Sunday, March 02, 2014

These Were My People


Another historical post, which I am bringing over here from the archives of my other blog. This comes from July of 2007.

As I read the story of these sisters, I wept with joy.

Fifteen sisters of a sedevacantist community in Spokane, Washington have returned to the Church! If you're not familiar with the term "sedevacantist", it means "the seat is vacant". Sedevacantist proponents believe that there has been no valid Pope since Pope Pius XII in 1958. While some traditional Catholics have questioned some of the things that came out of Vatican II and some of the decisions of the Popes, most still recognize each current Pope as the Holy Father of the Church. But sedevacantists reject everything done by the Church from Pope Pius XII to the present as not being "Catholic".

If you have read my post "Color by Numbers - Not" about my religious journey, you may understand why I wept with joy when I read this story. I said in that post: "July 1971-October 1971-Fell into a cult, an ultra-traditional “Catholic” group, run by a man named Francis Schuckardt in Idaho. I was baptized Catholic, while there, by a retired, missionary priest who was just visiting. Left the cult (with the help of the prayers and explanations of the lady who instructed me in the Faith)…but regretfully left my best friend behind (though we are again close today)." The founder, Francis Schuckardt, left this group, decades ago, but the group has remained together and retained their sedevacantist beliefs.

I was only with this group for a couple of months and it was many years ago, but I spent at least a month living as a guest in the sisters’ convent. So these sisters were "my people"...if only for a short time. I don't know if any of the sisters who were there, then, are any of the ones who have been welcomed back into the Church, now, but it's all the same to me.
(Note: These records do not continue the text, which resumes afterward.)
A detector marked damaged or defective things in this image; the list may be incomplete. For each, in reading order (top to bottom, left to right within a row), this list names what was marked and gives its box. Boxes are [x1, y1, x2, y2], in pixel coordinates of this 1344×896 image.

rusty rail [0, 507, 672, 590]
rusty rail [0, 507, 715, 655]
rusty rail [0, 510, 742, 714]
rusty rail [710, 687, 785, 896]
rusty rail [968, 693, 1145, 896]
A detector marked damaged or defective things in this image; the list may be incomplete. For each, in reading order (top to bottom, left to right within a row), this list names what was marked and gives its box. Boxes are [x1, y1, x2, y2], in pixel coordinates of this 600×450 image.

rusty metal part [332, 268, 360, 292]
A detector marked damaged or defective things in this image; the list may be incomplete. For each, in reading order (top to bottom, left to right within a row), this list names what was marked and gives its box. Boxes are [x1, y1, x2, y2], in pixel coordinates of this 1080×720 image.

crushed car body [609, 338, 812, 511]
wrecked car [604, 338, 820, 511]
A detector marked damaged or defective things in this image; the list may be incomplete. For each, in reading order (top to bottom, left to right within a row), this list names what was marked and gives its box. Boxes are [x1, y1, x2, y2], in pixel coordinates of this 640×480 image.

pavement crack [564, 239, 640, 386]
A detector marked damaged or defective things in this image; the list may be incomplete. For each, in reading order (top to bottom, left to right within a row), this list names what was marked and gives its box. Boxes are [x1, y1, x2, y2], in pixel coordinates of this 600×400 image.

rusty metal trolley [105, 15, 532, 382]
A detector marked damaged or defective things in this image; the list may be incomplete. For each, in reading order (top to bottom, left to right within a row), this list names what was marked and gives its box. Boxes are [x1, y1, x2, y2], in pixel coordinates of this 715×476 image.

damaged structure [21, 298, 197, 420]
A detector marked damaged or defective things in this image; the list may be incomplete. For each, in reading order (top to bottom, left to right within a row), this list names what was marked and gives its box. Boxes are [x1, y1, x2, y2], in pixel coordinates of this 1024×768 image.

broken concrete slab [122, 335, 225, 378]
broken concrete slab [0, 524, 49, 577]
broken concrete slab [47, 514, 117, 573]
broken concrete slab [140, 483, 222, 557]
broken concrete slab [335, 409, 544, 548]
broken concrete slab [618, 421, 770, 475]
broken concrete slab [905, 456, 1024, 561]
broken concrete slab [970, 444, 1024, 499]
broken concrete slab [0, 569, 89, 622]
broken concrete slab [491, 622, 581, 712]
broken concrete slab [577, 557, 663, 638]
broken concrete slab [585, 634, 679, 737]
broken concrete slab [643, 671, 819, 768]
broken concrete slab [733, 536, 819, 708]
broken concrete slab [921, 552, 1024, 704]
I don't know whether any of them is the sister who told me that yes, I should hang onto my grandmother's quilt because we are supposed to take care of what we have (I was so relieved), or the sister who gave me a whole can of tuna when I had a day ahead of me up on "the hill" (I didn't yet know I had low blood sugar but she saved me that day), or the sister who made the little gift to me from the community when I was baptized: a holy water bottle made from a vanilla bottle, with a holy card of the Infant of Prague, lace, and a flower decopauged onto it (it sits on my dresser still). I don’t know if any of the sisters who is being received back into the Church is the one who held the door, as kindly as she could, to keep my new friend and me from entering their bookstore to tell the sisters why we left the organization (I'm sure she was “under obedience” to keep us out). I don’t know if any of them are the ones who put our things in the snowy yard when we came back to pick them up, so that they could keep the convent doors shut to us (again under obedience, and probably with heavy hearts). I don’t know if any of the sisters from that original, cultist regime are even still there. Probably many attitudes and customs had changed immensely over the past 36 years.

But I only know that when I read this article I rejoiced! I wept with joy. God moves mountains…in his own time.

Please pray for these sisters...and for the sisters they left behind.

Thank you, God, for waiting for these sisters, for bringing the people and messages into their lives that would bring them to this new joy. Your ways so mightily surpass ours.